Question

The rate of a particular reaction doubles when the temperature changes from $300$K to $310$K. calculate the ${{\text{E}}_{\text{a}}}$ of the reaction.

Answer 1

We will use Arrhenius equation to determine the activation energy. Arrhenius equation gives the relation in activation energy, temperature and rate constant. As the reaction doubles means if the rate constant is one at low temperature and then the rate constant will be two at high temperature.

Formula used: ${\text{K}}\,{\text{ = }}\,{\text{A}}{{\text{e}}^{\dfrac{{ - {{\text{E}}_{\text{a}}}}}{{{\text{RT}}}}}}$

Complete step-by-step solution :
The Arrhenius equation is as follows:
${\text{K}}\,{\text{ = }}\,{\text{A}}{{\text{e}}^{\dfrac{{ - {{\text{E}}_{\text{a}}}}}{{{\text{RT}}}}}}$
Where,
K is the rate constant.
A is the Arrhenius constant.
${{\text{E}}_{\text{a}}}$is the activation energy.
R is the gas constant.
T is the temperature.
At two different temperature, the equation can be written as follows:
$\Rightarrow \operatorname{l} {\text{n}}\,\dfrac{{{{\text{K}}_{\text{2}}}}}{{{{\text{K}}_{\text{1}}}}} = \, - \dfrac{{{{\text{E}}_{\text{a}}}}}{{\text{R}}}\left( {\dfrac{1}{{{{\text{T}}_2}}} - \dfrac{1}{{{{\text{T}}_1}}}} \right)$
It is given that the reaction doubles so, the value of the rate constant at two different temperatures is two.
$\Rightarrow \dfrac{{{{\text{K}}_{\text{2}}}}}{{{{\text{K}}_{\text{1}}}}} = 2$.
Substitute $2$for $\dfrac{{{{\text{K}}_{\text{2}}}}}{{{{\text{K}}_{\text{1}}}}}$,
$8.314\,{\text{J}}\,\,{{\text{K}}^{ - 1}}\,{\text{mo}}{{\text{l}}^{ - 1}}$ for R, $300$K for ${{\text{T}}_1}$ and $310$K for ${{\text{T}}_2}$.
$\Rightarrow \operatorname{l} {\text{n}}\,{\text{2}} = \, - \dfrac{{{{\text{E}}_{\text{a}}}}}{{8.314\,{\text{J}}\,\,{{\text{K}}^{ - 1}}\,{\text{mo}}{{\text{l}}^{ - 1}}}}\left( {\dfrac{1}{{310}} - \dfrac{1}{{300}}} \right)$
$\Rightarrow \operatorname{l} {\text{n}}\,{\text{2}} = \, - \dfrac{{{{\text{E}}_{\text{a}}}}}{{8.314\,{\text{J}}\,\,{{\text{K}}^{ - 1}}\,{\text{mo}}{{\text{l}}^{ - 1}}}}\left( { - \dfrac{{10}}{{93000}}} \right)$
$\Rightarrow {\text{0}}{\text{.69}} = \,\dfrac{{{{\text{E}}_{\text{a}}}}}{{8.314\,{\text{J}}\,\,{{\text{K}}^{ - 1}}\,{\text{mo}}{{\text{l}}^{ - 1}}}}\dfrac{{10}}{{93000}}$
$\Rightarrow {{\text{E}}_{\text{a}}}\, = \,\dfrac{{{\text{0}}{\text{.69}}\, \times 8.314 \times 93000}}{{10}}$
$\Rightarrow {{\text{E}}_{\text{a}}}\, = \,{\text{5}}{\text{.4}}\, \times {10^4}\,{\text{J/mol}}$

So, the ${{\text{E}}_{\text{a}}}$ of the reaction when rate of a particular reaction doubles when the temperature changes from $300$K to $310$K is ${\text{5}}{\text{.4}}\, \times {10^4}$.

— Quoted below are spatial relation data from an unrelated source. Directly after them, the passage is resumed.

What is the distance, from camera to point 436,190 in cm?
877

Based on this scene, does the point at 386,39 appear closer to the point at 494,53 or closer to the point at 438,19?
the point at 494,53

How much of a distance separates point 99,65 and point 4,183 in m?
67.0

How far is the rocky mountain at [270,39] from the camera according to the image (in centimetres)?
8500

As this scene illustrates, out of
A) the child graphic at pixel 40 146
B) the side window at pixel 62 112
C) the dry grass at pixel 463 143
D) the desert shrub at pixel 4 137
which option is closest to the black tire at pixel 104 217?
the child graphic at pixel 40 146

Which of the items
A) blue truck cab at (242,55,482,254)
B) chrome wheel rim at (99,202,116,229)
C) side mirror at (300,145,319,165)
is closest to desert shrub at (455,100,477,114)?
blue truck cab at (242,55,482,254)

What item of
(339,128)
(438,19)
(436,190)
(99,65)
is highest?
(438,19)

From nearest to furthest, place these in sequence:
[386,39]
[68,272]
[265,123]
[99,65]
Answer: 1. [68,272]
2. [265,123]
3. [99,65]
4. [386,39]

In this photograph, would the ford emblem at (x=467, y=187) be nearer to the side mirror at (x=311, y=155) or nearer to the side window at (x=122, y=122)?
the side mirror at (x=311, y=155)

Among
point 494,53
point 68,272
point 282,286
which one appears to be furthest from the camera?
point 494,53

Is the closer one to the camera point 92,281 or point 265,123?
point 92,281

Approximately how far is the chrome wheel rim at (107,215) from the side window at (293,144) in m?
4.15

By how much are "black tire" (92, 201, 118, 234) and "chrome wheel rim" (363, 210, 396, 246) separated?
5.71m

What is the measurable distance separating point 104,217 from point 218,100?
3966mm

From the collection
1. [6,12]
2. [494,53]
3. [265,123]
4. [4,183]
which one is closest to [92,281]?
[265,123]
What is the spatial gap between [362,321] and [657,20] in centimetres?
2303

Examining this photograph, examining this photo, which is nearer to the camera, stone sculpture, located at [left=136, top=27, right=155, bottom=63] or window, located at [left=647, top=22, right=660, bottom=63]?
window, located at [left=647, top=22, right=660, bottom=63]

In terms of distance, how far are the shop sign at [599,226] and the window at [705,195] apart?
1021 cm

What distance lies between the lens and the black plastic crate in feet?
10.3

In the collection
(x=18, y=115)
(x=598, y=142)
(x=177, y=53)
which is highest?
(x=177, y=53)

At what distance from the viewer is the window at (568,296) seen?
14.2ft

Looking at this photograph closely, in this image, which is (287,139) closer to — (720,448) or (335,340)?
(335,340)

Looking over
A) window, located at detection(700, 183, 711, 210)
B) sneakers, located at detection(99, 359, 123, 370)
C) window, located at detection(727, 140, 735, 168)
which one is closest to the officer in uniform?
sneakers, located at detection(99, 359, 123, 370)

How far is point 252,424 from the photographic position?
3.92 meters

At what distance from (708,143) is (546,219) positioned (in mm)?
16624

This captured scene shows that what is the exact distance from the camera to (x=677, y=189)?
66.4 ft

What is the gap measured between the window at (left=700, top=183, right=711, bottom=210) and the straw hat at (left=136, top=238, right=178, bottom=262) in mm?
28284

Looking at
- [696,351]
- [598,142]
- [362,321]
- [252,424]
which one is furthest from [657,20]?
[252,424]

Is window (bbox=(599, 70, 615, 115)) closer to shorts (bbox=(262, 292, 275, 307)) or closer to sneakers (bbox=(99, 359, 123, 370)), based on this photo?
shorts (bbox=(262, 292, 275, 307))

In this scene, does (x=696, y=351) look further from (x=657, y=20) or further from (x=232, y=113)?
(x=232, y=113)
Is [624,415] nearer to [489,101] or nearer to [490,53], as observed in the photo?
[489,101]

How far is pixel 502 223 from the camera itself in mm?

Note: Activation energy is the minimum energy required to convert the product into activated complex then product. Activation energy depends upon the temperature. On increasing temperature activation energy decreases. Presence of a catalyst decreases the activation energy hence increases the rate of reaction. Negative catalyst increases the activation energy, so decreases the rate of reaction. Activation energy is measured in units of J/mol or kJ/mol. Activation energy can be negative, positive or zero. It is zero in nuclear reaction. The term ${{\text{E}}_{\text{a}}}{\text{/RT}}$ gives the effective collision.